*Text block*
1386 will of Robert de Bernake, of Markby, Lincolnshire, which names his niece, Maud (de Bernake) de Cromwell, as a legatee and as his executrix.
Douglas Richardson.
     Maud Bernake married Lord Ralph Cromwell (2nd Baron), son of Ralph de Cromwell and Anice de Bellers, before 20 June 1366 in Lincolnshire. He married before 20 June 1366, Maud, sister & heir of William, and daughter of John Bernake of Tattershall afsd, by Joan, daughter & co-heir of John Marmion (Lord Marmion). By his wife's right he became lord of the manor of Tatshall, co. Lincoln, by lineal succession from the heirs female of Rpbert de Tatshall, sometime owner thereof, whereupon he fixed his chief residence there.
     Ralph de Cromwell acquired with his wife the estate of Tattershall, Lincoln, livery being granted to them 18 Mar 1366/7, it having been in the King's hands owing to the death of Sir John de Kirketon.
     As a followup to my original post regarding the 1370 seal of Maud de Bernake, wife of Sir Ralph de Cromwell, it appears that Maud was using the same or similar seal as late as 1396. This seal displays the arms of Bernake impaling Cromwell, rather than in reverse order was normally done.

*Data rows*
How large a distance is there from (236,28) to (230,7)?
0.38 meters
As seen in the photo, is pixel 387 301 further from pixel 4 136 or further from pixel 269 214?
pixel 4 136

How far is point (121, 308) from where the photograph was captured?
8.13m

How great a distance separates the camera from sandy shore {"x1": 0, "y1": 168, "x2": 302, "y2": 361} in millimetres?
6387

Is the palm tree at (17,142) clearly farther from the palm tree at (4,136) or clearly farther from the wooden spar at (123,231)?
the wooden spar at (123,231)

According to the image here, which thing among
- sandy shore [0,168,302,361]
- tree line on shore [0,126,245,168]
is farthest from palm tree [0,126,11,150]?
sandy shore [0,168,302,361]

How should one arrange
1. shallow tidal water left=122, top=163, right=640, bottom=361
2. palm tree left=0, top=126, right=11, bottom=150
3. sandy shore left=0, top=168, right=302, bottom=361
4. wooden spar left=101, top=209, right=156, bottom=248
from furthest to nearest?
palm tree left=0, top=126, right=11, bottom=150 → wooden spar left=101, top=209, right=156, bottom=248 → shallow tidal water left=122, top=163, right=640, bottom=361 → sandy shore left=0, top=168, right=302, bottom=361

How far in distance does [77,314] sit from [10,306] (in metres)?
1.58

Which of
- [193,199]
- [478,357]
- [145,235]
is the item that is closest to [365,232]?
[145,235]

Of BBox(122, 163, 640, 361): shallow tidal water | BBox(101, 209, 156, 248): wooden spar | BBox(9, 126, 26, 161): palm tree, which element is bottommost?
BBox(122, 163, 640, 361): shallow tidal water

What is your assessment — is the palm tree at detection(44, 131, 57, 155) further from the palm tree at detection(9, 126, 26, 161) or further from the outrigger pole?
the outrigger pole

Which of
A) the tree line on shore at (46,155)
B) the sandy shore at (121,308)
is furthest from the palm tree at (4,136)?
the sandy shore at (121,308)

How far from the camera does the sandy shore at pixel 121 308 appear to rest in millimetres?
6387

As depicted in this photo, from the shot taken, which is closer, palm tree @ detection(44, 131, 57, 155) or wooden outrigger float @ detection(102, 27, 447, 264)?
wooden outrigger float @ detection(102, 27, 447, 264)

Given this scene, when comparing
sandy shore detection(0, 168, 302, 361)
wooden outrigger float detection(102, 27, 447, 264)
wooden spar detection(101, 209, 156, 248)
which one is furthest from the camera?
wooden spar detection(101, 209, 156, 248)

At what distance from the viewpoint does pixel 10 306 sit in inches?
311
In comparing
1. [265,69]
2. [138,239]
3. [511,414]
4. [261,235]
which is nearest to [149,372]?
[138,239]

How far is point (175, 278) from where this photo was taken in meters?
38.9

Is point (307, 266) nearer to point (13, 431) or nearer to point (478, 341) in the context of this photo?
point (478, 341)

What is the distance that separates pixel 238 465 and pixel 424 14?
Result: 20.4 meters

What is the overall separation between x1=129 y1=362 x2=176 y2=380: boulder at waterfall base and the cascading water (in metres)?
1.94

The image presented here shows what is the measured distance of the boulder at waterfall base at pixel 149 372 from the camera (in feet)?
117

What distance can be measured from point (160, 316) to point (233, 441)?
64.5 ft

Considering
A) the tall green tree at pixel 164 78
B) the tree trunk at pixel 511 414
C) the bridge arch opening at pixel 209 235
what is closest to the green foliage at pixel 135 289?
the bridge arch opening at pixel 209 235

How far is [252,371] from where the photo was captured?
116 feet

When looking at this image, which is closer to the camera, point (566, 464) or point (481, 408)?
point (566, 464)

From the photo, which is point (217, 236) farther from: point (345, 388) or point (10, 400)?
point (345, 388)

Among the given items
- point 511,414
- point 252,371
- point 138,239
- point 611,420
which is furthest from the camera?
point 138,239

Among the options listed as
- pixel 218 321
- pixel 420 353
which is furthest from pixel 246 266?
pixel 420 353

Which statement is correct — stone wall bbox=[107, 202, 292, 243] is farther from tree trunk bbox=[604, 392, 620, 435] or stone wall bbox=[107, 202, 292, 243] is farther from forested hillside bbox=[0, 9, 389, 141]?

*Set problem 1*
In the genealogy text, on what date was livery of the Tattershall estate granted to Ralph de Cromwell and his wife?
*Set problem 2*
Gather every line of the rows that contains the string "trunk".
The genealogy text and the rows have no connection to each other.

*Finished answer 1*
18 Mar 1366/7

*Finished answer 2*
B) the tree trunk at pixel 511 414
Which statement is correct — stone wall bbox=[107, 202, 292, 243] is farther from tree trunk bbox=[604, 392, 620, 435] or stone wall bbox=[107, 202, 292, 243] is farther from forested hillside bbox=[0, 9, 389, 141]?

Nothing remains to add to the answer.